King Herod, ruler of Galilee, was in town for Passover. If he’s from Galilee, then he can be Herod’s problem. Herod was delighted. For a long time he had been wanting to meet Jesus - not to hear his teaching and believe his message, but simply to see a sign. He was interested in miracles - he wanted a Paul Daniels type performance, but Jesus refuses to answer his questions, and performs no sign. Even with the false accusations of the chief priests, still Jesus remains silent.

The innocent prisoner is mocked by Herod; they dress him up in an elegant robe and send him back to Pilate. Again, Herod found him not guilty (15). Why wasn’t he released? The way of the cross continues.

Pilate once again declares Jesus’ innocence. ‘he has done nothing to deserve death.’ (15). Surely he should be released? But no, Pilate’s offer is to have him flogged and then released. Can you imagine the uproar if a government decided that suspects released without charge first got a flogging to send them on their way? Perhaps Pilate is trying to compromise with the crowd.

But the chief priests and the crowd’s opposition has turned into an avalanche. We’ve escaped the snow here, but in County Down and County Antrim, the snow remains - it wouldn’t take much on one of the hills to start an avalanche, but it quickly grows and builds until nothing can hold it back. So it is here with the crowd.

Pilate offers to flog and release; they shout back: ‘Away with this fellow! Release Barabbas for us.’ (18). Pilate addresses them again, but he’s shouted down: ‘Crucify, crucify him!’ (21). Momentum is growing; the snowball is hurtling down the hillside, bringing more snow with it.

For the third time, Pilate maintains Jesus’ innocence: ‘Why? What evil has he done? I have found in him no ground for the sentence of death.’ (22). Their loud shouts continue, ‘their voices prevailed.’

Pilate has given in to the mob rule. He condemns the innocent and hands him over to be crucified. The one who is not guilty is treated as the guilty one. The cross stands waiting for the Lord Jesus.

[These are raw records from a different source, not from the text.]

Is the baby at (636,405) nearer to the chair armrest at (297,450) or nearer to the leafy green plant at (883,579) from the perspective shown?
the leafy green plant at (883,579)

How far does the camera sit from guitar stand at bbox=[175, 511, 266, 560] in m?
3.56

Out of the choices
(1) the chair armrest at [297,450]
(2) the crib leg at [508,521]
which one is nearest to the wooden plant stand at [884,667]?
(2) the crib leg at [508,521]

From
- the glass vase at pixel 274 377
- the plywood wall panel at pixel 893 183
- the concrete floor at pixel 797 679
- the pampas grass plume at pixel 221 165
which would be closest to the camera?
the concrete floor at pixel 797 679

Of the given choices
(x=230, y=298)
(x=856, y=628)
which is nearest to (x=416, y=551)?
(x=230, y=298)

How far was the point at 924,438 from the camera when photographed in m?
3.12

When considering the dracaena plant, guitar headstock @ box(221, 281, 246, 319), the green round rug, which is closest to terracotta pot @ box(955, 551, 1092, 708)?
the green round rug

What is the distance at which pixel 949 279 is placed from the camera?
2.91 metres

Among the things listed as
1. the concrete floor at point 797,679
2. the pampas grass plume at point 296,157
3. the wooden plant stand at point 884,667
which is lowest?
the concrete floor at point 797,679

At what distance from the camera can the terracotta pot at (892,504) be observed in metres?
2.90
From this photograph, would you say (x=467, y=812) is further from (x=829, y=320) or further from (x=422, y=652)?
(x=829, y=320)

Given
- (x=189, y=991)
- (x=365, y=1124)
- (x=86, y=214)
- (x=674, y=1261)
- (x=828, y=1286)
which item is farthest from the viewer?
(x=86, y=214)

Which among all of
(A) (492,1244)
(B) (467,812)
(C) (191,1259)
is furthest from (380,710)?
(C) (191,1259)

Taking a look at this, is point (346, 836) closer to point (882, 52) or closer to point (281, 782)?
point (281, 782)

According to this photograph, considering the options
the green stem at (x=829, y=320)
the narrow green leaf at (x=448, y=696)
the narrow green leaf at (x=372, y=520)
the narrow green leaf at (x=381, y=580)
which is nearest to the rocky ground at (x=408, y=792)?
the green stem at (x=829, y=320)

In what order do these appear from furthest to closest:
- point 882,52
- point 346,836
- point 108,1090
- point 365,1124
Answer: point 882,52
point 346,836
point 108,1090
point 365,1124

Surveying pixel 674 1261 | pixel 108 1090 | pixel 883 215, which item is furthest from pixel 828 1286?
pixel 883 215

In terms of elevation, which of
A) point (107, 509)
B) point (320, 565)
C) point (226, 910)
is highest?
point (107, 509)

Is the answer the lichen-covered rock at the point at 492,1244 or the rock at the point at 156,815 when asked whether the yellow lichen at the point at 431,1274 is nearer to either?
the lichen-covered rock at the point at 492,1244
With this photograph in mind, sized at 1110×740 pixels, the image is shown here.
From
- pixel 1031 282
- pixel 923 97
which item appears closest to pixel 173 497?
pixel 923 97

We’ve watched the slow motion replay. We’ve seen as the guards mocked Jesus; the elders condemned Jesus; Herod mocked Jesus; Pilate gave in as the crowd pressed for his death. Each person and group contributed and to the death of Jesus, the cruel cross. The repeated verdicts of the innocence of Jesus highlight the injustice of his death. To simply observe the human actors with their motives and desires and agendas as they collide and conspire could lead us to despair. Except we know that through it all, God is still in control. Herod and Pilate and the chief priests are all responsible for their actions, but even in this darkest of days, God is working to bring about his purposes.

The cross is the ‘cup’ Jesus asked to pass from him, but to which he submitted. It is in the cross that Jesus saves us, as he substitutes for us.

Consider Barabbas. He was a condemned man. A murderer and a rebel. He deserved the punishment that was due. He waited on death row. The cross had his name on it. Yet this guilty man walked free. Imagine that as he took off his prison clothes and walked out in freedom, that he watched as Jesus was nailed to the cross. He could truly say: ‘He died in my place.’

We may not like to hear it this way; we may not like the comparison, but we are Barabbas. We each of us deserve the death penalty. We stand rightly condemned. Yet Jesus has taken our place. He has died the death we deserve - the innocent for the guilty. The choice remains - will we cry ‘crucify’ and reject Jesus, or will we receive the pardon he provides, and worship the crucified Lord, who died that we might live. Hallelujah! What a Saviour!

This sermon was preached in Aghavea Parish Church at the Holy Week midweek service on Wednesday 27th March 2013.